■ DATA LISTING ■
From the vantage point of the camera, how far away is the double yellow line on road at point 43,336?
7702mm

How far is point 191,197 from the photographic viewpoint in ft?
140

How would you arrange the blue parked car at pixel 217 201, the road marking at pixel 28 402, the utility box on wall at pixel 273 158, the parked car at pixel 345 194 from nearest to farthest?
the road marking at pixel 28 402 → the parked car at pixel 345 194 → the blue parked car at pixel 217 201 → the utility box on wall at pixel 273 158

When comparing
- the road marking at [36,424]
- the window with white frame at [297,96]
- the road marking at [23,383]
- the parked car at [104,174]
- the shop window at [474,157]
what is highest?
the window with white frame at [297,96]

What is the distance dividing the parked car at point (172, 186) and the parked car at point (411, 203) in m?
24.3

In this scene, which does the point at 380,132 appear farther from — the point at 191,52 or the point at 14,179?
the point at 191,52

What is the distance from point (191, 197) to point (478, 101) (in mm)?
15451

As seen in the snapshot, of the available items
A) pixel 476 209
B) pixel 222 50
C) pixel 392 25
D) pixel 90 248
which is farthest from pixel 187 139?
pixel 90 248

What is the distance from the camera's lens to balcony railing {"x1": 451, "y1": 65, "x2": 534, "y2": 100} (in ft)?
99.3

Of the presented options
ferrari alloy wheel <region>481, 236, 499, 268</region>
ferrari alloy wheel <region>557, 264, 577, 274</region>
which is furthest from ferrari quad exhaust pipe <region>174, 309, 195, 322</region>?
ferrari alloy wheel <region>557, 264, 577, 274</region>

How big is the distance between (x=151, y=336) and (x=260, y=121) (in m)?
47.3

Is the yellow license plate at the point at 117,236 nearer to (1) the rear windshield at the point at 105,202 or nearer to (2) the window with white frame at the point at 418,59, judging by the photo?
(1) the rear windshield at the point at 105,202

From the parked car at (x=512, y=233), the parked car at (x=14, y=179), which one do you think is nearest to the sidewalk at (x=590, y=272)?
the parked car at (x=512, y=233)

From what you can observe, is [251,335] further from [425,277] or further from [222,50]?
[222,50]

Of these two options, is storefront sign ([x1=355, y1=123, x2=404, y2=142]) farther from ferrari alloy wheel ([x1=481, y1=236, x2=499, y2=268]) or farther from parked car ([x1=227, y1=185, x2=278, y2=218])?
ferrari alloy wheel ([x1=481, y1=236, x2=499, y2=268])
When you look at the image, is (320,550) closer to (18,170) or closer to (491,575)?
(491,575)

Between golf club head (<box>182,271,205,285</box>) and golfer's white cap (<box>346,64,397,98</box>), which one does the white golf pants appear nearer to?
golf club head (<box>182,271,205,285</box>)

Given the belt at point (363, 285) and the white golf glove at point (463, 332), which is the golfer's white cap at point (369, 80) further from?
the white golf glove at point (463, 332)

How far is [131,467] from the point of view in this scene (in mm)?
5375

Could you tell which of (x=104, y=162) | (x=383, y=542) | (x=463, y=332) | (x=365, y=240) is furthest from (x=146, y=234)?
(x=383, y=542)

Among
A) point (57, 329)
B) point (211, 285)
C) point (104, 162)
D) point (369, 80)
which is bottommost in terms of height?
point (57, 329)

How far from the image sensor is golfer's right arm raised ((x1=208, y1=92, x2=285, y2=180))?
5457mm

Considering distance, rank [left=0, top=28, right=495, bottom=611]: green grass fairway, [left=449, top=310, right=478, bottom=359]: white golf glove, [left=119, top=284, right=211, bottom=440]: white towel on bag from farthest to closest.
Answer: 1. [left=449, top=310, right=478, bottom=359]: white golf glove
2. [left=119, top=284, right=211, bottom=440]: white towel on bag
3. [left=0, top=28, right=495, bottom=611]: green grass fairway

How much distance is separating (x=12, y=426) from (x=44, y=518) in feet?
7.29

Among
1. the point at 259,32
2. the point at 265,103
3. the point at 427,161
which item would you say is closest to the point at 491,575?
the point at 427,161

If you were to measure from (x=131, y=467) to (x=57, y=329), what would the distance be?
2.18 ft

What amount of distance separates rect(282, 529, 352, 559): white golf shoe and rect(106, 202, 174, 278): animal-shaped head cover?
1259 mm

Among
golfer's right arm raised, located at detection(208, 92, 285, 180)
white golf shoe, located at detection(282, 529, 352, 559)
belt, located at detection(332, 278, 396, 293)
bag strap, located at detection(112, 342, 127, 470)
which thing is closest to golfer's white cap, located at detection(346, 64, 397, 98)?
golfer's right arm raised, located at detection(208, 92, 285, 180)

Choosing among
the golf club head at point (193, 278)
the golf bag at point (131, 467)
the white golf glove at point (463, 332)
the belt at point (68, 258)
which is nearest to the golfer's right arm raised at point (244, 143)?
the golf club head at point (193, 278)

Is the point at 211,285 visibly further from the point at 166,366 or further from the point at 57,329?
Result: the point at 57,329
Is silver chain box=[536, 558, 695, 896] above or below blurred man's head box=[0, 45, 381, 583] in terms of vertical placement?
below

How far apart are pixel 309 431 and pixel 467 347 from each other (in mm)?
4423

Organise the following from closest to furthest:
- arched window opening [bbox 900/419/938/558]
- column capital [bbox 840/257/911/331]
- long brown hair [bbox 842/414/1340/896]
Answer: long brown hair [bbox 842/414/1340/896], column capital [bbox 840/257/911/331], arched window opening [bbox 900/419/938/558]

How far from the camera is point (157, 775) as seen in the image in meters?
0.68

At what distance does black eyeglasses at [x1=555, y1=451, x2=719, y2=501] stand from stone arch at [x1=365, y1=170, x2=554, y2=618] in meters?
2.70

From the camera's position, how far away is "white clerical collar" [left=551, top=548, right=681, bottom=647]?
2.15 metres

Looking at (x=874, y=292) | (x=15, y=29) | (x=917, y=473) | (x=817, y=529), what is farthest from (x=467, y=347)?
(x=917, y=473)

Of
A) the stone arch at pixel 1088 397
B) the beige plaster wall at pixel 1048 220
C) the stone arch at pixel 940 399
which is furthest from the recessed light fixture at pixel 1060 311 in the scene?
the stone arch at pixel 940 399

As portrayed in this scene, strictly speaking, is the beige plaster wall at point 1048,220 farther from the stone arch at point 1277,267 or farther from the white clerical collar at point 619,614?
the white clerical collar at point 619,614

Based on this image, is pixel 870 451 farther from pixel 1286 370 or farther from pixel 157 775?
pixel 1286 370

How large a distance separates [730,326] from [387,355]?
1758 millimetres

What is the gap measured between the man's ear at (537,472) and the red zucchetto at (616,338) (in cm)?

■ WHAT IS BEING ASKED ■
Reproduce the listing above in full, changing every instance of "snapshot" to "photograph" and leaving all other text as it is.

■ OUTPUT BELOW ■
From the vantage point of the camera, how far away is the double yellow line on road at point 43,336?
7702mm

How far is point 191,197 from the photographic viewpoint in ft?
140

How would you arrange the blue parked car at pixel 217 201, the road marking at pixel 28 402, the utility box on wall at pixel 273 158, the parked car at pixel 345 194 from nearest to farthest?
the road marking at pixel 28 402 → the parked car at pixel 345 194 → the blue parked car at pixel 217 201 → the utility box on wall at pixel 273 158

When comparing
- the road marking at [36,424]
- the window with white frame at [297,96]
- the road marking at [23,383]
- the parked car at [104,174]
- the shop window at [474,157]
what is highest?
the window with white frame at [297,96]

What is the distance dividing the parked car at point (172, 186) and the parked car at point (411, 203) in m?
24.3

In this scene, which does the point at 380,132 appear farther from — the point at 191,52 or the point at 14,179?
the point at 191,52

What is the distance from point (191, 197) to point (478, 101) (in mm)?
15451

As seen in the photograph, of the available items
A) pixel 476 209
B) pixel 222 50
C) pixel 392 25
D) pixel 90 248
which is farthest from pixel 187 139?
pixel 90 248

What is the distance from the camera's lens to balcony railing {"x1": 451, "y1": 65, "x2": 534, "y2": 100} (in ft)?
99.3

Of the presented options
ferrari alloy wheel <region>481, 236, 499, 268</region>
ferrari alloy wheel <region>557, 264, 577, 274</region>
which is furthest from ferrari quad exhaust pipe <region>174, 309, 195, 322</region>?
ferrari alloy wheel <region>557, 264, 577, 274</region>

How big is the distance between (x=151, y=336) and (x=260, y=121) (in m)?
47.3

Is the yellow license plate at the point at 117,236 nearer to (1) the rear windshield at the point at 105,202 or nearer to (2) the window with white frame at the point at 418,59, judging by the photo?
(1) the rear windshield at the point at 105,202

From the parked car at (x=512, y=233), the parked car at (x=14, y=179), which one do you think is nearest to the sidewalk at (x=590, y=272)?
the parked car at (x=512, y=233)

From what you can observe, is [251,335] further from [425,277] or further from [222,50]?
[222,50]

Of these two options, is storefront sign ([x1=355, y1=123, x2=404, y2=142]) farther from ferrari alloy wheel ([x1=481, y1=236, x2=499, y2=268]) or farther from parked car ([x1=227, y1=185, x2=278, y2=218])?
ferrari alloy wheel ([x1=481, y1=236, x2=499, y2=268])
When you look at the image, is (320,550) closer to (18,170) or closer to (491,575)?
(491,575)

Between golf club head (<box>182,271,205,285</box>) and golfer's white cap (<box>346,64,397,98</box>), which one does the white golf pants appear nearer to?
golf club head (<box>182,271,205,285</box>)

Given the belt at point (363, 285) and the white golf glove at point (463, 332), which is the golfer's white cap at point (369, 80) further from?
the white golf glove at point (463, 332)

How far is [131,467] from the point of view in this scene (in mm)?
5375

Could you tell which of (x=104, y=162) | (x=383, y=542) | (x=463, y=332) | (x=365, y=240) is furthest from (x=146, y=234)?
(x=383, y=542)

Among
A) point (57, 329)
B) point (211, 285)
C) point (104, 162)
D) point (369, 80)
which is bottommost in terms of height?
point (57, 329)

How far from the image sensor is golfer's right arm raised ((x1=208, y1=92, x2=285, y2=180))?
5457mm

Considering distance, rank [left=0, top=28, right=495, bottom=611]: green grass fairway, [left=449, top=310, right=478, bottom=359]: white golf glove, [left=119, top=284, right=211, bottom=440]: white towel on bag from farthest to closest.
Answer: 1. [left=449, top=310, right=478, bottom=359]: white golf glove
2. [left=119, top=284, right=211, bottom=440]: white towel on bag
3. [left=0, top=28, right=495, bottom=611]: green grass fairway

How much distance is separating (x=12, y=426) from (x=44, y=518) in feet?
7.29

Among
1. the point at 259,32
2. the point at 265,103
3. the point at 427,161
which item would you say is closest to the point at 491,575?
the point at 427,161

If you were to measure from (x=131, y=467) to (x=57, y=329), what would the distance be?
2.18 ft

What amount of distance separates rect(282, 529, 352, 559): white golf shoe and rect(106, 202, 174, 278): animal-shaped head cover?
1259 mm

Among
golfer's right arm raised, located at detection(208, 92, 285, 180)
white golf shoe, located at detection(282, 529, 352, 559)
belt, located at detection(332, 278, 396, 293)
bag strap, located at detection(112, 342, 127, 470)
which thing is closest to golfer's white cap, located at detection(346, 64, 397, 98)?
golfer's right arm raised, located at detection(208, 92, 285, 180)

Choosing among
the golf club head at point (193, 278)
the golf bag at point (131, 467)
the white golf glove at point (463, 332)
the belt at point (68, 258)
which is nearest to the golfer's right arm raised at point (244, 143)?
the golf club head at point (193, 278)

Is the point at 211,285 visibly further from the point at 166,366 or further from the point at 57,329?
Result: the point at 57,329
Is silver chain box=[536, 558, 695, 896] above or below blurred man's head box=[0, 45, 381, 583] in terms of vertical placement?
below

How far apart are pixel 309 431 and pixel 467 347 from each other (in mm)?
4423

Organise the following from closest to furthest:
- arched window opening [bbox 900/419/938/558]
- column capital [bbox 840/257/911/331]
- long brown hair [bbox 842/414/1340/896]
Answer: long brown hair [bbox 842/414/1340/896], column capital [bbox 840/257/911/331], arched window opening [bbox 900/419/938/558]

How far from the camera is point (157, 775) as seen in the image in meters?
0.68

At what distance does black eyeglasses at [x1=555, y1=451, x2=719, y2=501] stand from stone arch at [x1=365, y1=170, x2=554, y2=618] in meters?
2.70

From the camera's position, how far away is "white clerical collar" [left=551, top=548, right=681, bottom=647]?
2.15 metres

Looking at (x=874, y=292) | (x=15, y=29) | (x=917, y=473) | (x=817, y=529), what is farthest from (x=467, y=347)?
(x=917, y=473)

Of
A) the stone arch at pixel 1088 397
B) the beige plaster wall at pixel 1048 220
C) the stone arch at pixel 940 399
which is furthest from the recessed light fixture at pixel 1060 311 in the scene?
the stone arch at pixel 940 399

As portrayed in this scene, strictly speaking, is the beige plaster wall at point 1048,220 farther from the stone arch at point 1277,267 or farther from the white clerical collar at point 619,614?
the white clerical collar at point 619,614

Based on this image, is pixel 870 451 farther from pixel 1286 370 or farther from pixel 157 775?
pixel 1286 370

How large a distance separates [730,326] from [387,355]?
1758 millimetres

What is the gap measured between the man's ear at (537,472) and the red zucchetto at (616,338) (in cm)?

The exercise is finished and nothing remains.